(ITEMS)
▶

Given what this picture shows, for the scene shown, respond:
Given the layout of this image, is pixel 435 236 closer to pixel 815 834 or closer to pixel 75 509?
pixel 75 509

◀
▶

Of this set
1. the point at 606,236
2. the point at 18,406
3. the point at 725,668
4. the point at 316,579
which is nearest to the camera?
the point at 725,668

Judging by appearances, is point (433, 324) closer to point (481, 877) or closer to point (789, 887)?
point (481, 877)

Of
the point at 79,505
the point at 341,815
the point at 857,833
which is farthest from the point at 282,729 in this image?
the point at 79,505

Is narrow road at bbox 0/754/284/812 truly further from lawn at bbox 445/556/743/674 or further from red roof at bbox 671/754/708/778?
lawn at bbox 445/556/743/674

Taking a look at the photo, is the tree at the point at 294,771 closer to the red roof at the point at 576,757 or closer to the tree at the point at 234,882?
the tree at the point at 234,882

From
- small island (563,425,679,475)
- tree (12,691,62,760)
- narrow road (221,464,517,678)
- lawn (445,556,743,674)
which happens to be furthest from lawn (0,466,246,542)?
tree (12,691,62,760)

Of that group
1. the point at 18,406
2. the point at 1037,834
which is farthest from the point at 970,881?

◀

(BRIEF) Starting with the line containing "Taking a look" and continuing through the line containing "which is farthest from the point at 970,881?", change every instance of "lawn" to "meadow" and give only those lines, with all else unchanged.

(ANSWER TO THIS EXERCISE)
Taking a look at the photo, is the tree at the point at 294,771 closer to the red roof at the point at 576,757 or closer to the tree at the point at 234,882?
the tree at the point at 234,882

From
- small island (563,425,679,475)
- tree (12,691,62,760)
- narrow road (221,464,517,678)
- meadow (445,556,743,674)
which happens to be furthest from meadow (0,466,246,542)?
tree (12,691,62,760)

Of that group
1. the point at 18,406
2. the point at 1037,834
which is farthest from the point at 970,881?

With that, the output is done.